Presented by: LBI (Leo Baeck Institute)
Online simulcast courtesy of: The Podcast Academy (TPA)
Natalia Petrzela (The New School, Past Present, Welcome To Your Fantasy) moderates a panel featuring the makers of podcasts working with primary sources and biography to shed light on historically marginalized communities and injustice. Panelists will include Eric Marcus of Making Gay History, Julie Golia of Flatbush+Main, Virginia Millington, Director of Recording & Archive at StoryCorps, and David Brown of LBI’s own Exile.
Natalia Mehlman Petrzela is a historian of contemporary American politics and culture. She is the author of Classroom Wars: Language, Sex, and the Making of Modern Political Culture (Oxford University Press, 2015), and Fit Nation: The Gains and Pains of America’s Exercise Obsession (University of Chicago Press, 2023). She is co-producer and host of the acclaimed podcast Welcome To Your Fantasy, from Pineapple Street Studios/Gimlet and the co-host of Past Present podcast. She is a columnist for MSNBC Opinion, a frequent media guest expert, public speaker, and contributor to outlets including the New York Times, the Washington Post, CNN, and the Atlantic.
Natalia is Associate Professor of History at The New School, co-founder of the wellness education program Healthclass 2.0, and a Premiere Leader of the mind-body practice intenSati. Her work has been supported by the Spencer, Whiting, Rockefeller, and Mellon Foundations. She holds a B.A. from Columbia and a Ph.D. from Stanford and lives with her husband and two children in New York City.
David Brown joined Leo Baeck Institute in 2010. As Director of Public History, he edits the LBI website, newsletter, and other publications, and he organizes the LBI's public programs, including lectures, panel discussions, film screenings, and performances. He also works on special projects including exhibitions and donor relations and the launch of LBI’s podcast docudrama, Exile narrated by Mandy Patinkin. Before joining the LBI, David worked as a Public Diplomacy Specialist at the German Embassy in Washington, DC, where he edited online news about Germany for an American audience.
Journalist and author Eric Marcus is co-producer of Those Who Were There, a podcast drawn from Yale University’s Fortunoff Video Archive for Holocaust Testimonies, including this third season of the podcast, “Remembering Vilna.” Eric is also the founder and host of the award-winning Making Gay History podcast (Pineapple Street), which mines his decades-old audio archive of rare interviews to bring LGBTQ history to life through the voices of the people who lived it. Eric is the author and co-author of a dozen books, including, Making Gay History, Is It A Choice?, Why Suicide?, and Breaking the Surface, the #1 New York Times bestselling autobiography of Olympic diving champion Greg Louganis.

§ **SUPPLIED INFORMATION**
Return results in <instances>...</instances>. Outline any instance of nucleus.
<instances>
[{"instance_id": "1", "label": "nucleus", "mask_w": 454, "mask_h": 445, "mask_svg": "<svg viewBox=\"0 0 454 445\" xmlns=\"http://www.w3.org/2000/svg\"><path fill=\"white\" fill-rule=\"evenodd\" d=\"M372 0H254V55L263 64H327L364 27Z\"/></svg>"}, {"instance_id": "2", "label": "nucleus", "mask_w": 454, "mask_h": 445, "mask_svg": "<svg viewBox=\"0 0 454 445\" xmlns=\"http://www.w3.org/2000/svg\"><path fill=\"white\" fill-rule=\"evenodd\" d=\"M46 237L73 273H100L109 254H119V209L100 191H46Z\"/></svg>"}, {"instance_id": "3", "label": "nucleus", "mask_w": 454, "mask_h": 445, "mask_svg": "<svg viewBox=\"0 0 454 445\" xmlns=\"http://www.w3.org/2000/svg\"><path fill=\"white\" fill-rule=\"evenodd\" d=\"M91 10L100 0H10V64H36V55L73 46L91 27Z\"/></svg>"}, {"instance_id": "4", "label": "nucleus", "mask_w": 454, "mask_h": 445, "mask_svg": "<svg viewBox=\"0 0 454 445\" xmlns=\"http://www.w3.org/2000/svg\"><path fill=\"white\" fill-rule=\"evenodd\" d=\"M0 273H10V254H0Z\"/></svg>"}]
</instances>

§ **PROBLEM**
Write the next part of the announcement for the podcast panel on marginalized communities, picking up right after its last sentence.

§ **OUTPUT OF THE TASK**
Julie Golia is a historian of media and gender, an acclaimed curator, and an award-winning educator. Currently, she is the Associate Director for Manuscripts, Archives, and Rare Books and the Charles J. Liebman Curator of Manuscripts at The New York Public Library.
Golia has led important collecting and outreach initiatives at the Library, including History Now: the Pandemic Diaries Project, which collected almost 300 audio recordings of people’s experiences during the COVID-19 pandemic to become part of the Library’s research collections. Before coming to NYPL, Golia oversaw curatorial affairs and collections at Brooklyn Historical Society, where she was also co-host and co-producer of the podcast Flatbush+Main.
Golia received her PhD in history from Columbia University, and she is the author of Newspaper Confessions: A History of Advice Columns in a Pre-Internet Age (Oxford University Press, 2021).
Virginia Millington, Recording & Archive Director at StoryCorps, a non-profit organization which aims to record, preserve, and share the stories of Americans from all backgrounds and beliefs, and amplify those stories during weekly broadcasts on NPR, animated shorts on PBS and via the StoryCorps podcast. She currently oversees the team responsible for maintaining the organization’s mobile and stationary recording venues across the country and archiving over 5,000 StoryCorps interviews every year. She has previously held positions at the Folger Shakespeare Library and the Walker Art Center, and she received her MLS from the Pratt Institute.